'Beauty and the Beast' comes out with gay character to honor lyricist Ashman
March 17, 2017 12:00 AM
Luke Evans, left, is Gaston and Josh Gad is LeFou in Disney's "Beauty and the Beast," a live-action adaptation of the studio's animated classic directed by Bill Condon.
LeFou, portrayed by Josh Gad, is subtly revealed to be gay in the live-action Disney film "Beauty and the Beast."
By Sharon Eberson / Pittsburgh Post-Gazette
“Beauty and the Beast” director Bill Condon unleashed some beastly sentiment when he said in a pre-release interview that a character in the live-action film is revealed, over the course of the movie, as gay.
Josh Gad as LeFou, the devoted sidekick to egomaniacal Gaston, evolves over the course of the film, questions Gaston’s cruelty, and in a subtle way is revealed to be gay.
The director said the idea was to honor the original lyricist, Howard Ashman, who died of AIDS at age 40 in 1991.
Mr. Condon’s comments were widely reported, and Mr. Gad (Carnegie Mellon University Class of 2003) tweeted that he was honored to be the first gay character in a Disney film.
The minor pushback also was widely reported when an Alabama drive-in theater said it would not show “Beauty and the Beast” because, “When companies continually force their views on us we need to take a stand.
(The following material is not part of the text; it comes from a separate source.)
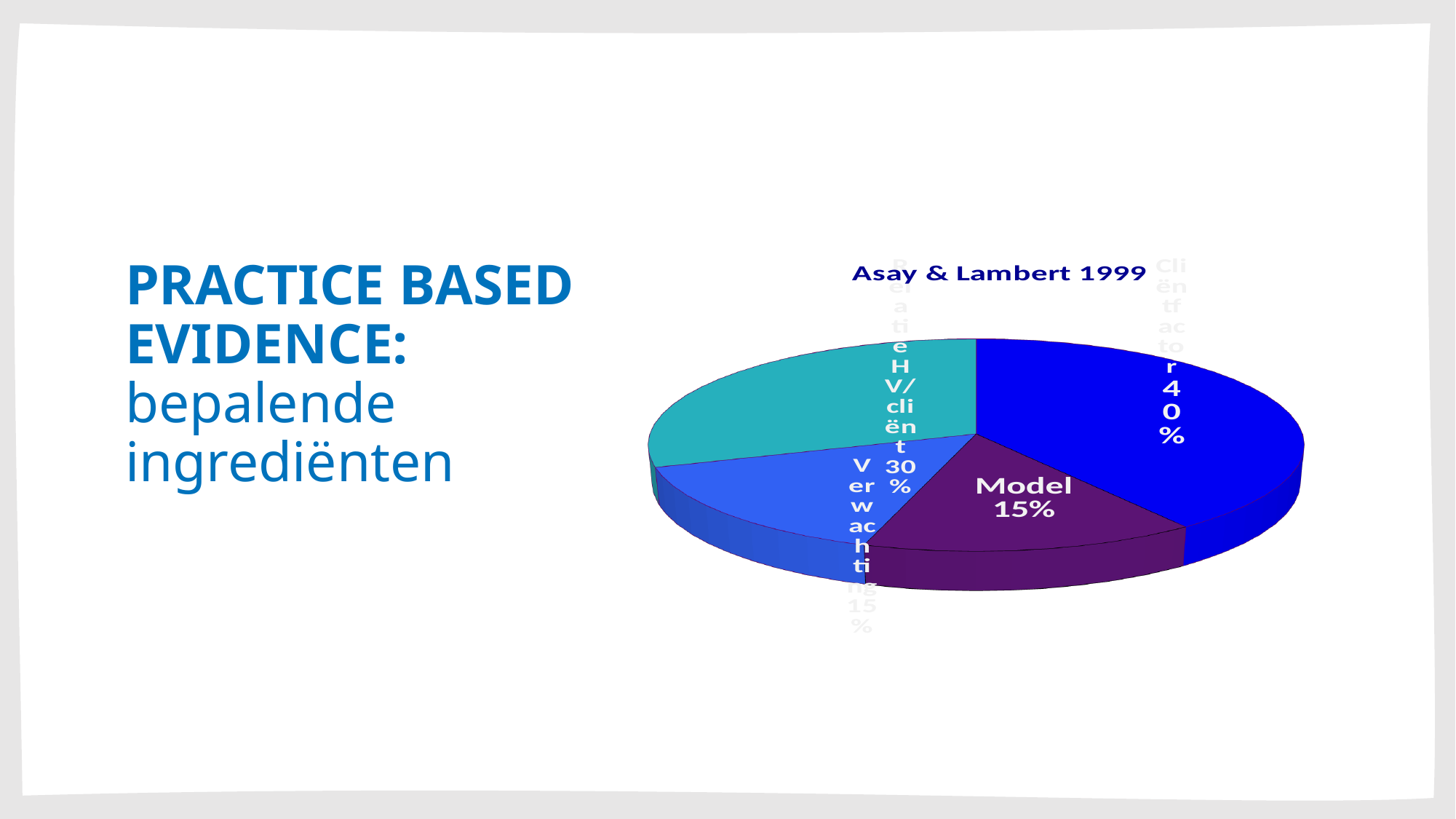
What share of the pie does the Relatie HV/cliënt slice represent? 30% Which is larger, the Relatie HV/cliënt slice or the Verwachting slice? Relatie HV/cliënt What is the difference in percentage points between the Cliëntfactor slice and the Model slice? 25 Which is larger, the Model slice or the Cliëntfactor slice? Cliëntfactor Which slice of the pie chart is the largest? Cliëntfactor What colour is the Model slice of the pie chart? purple What kind of chart is shown on the slide? pie chart What share of the pie does the Cliëntfactor slice represent? 40% What is the title of the chart? Asay & Lambert 1999 How many slices does the pie chart have? 4 What share of the pie does the Verwachting slice represent? 15%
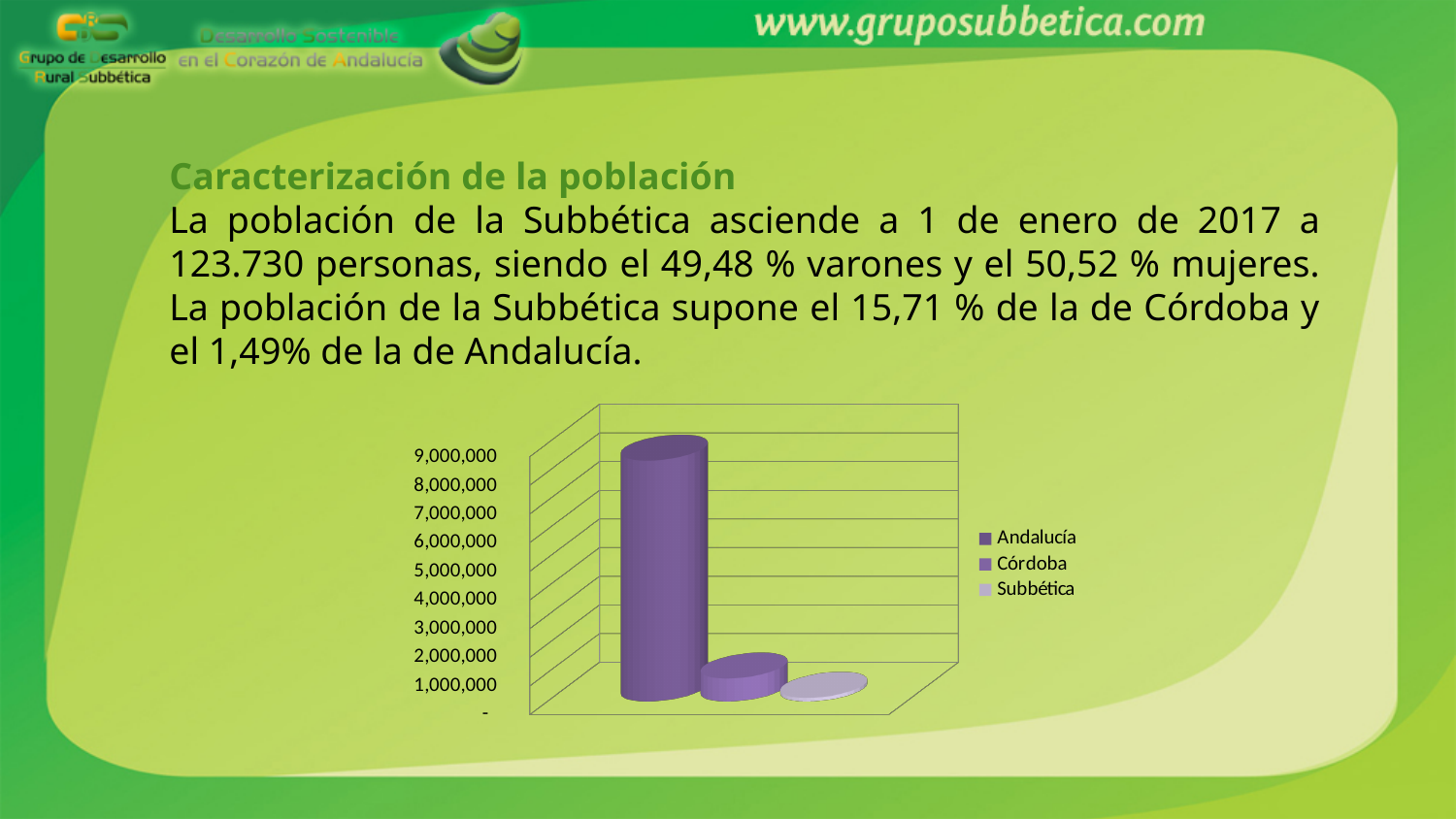
Which series has the lowest value in the chart? Subbética Is the value for Córdoba greater or less than 2,000,000? less How many series does the chart legend list? 3 Which is larger in the chart, the value for Córdoba or the value for Subbética? Córdoba What are the three entries listed in the chart legend? Andalucía, Córdoba, Subbética What kind of chart is shown on the slide? bar chart Is the value for Andalucía greater or less than 7,000,000? greater Is the value for Subbética greater or less than 1,000,000? less Which series has the highest value in the chart? Andalucía What is the highest tick value shown on the vertical axis of the chart? 9,000,000 Which is larger in the chart, the value for Andalucía or the value for Córdoba? Andalucía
We all make choices, and I am making mine,” according to its Facebook page.
Many in the entertainment industry have spoken out about the controversy.
Ewan McGregor, who plays the talking singing candelabra Lumiere, told Stephen Colbert, “It’s just like, he’s a gay character. It’s 2017 for [expletive’s] sake.”
“Can I just say, I’m sort of sick of this,” Mr. Condon told Vulture, the pop culture arm of New York magazine. “Because [when] you’ve seen the movie — it’s such a teeny thing, and it’s been overblown.”
Mr. Gad told People magazine that the quick cut of him dancing with a man is “subtle but incredibly effective.”
A new documentary, “God Bless You, Howard Ashman,” about the lyricist who also wrote songs for “The Little Mermaid” and “Little Shop of Horrors” is in the works through the Independent Documentary Association.
According to the IDA website, “The film will capture the humanity of the person behind the magical work, the true stories behind the fantastical scenes, and the courage of a man who kept writing music despite the ravages of AIDS.”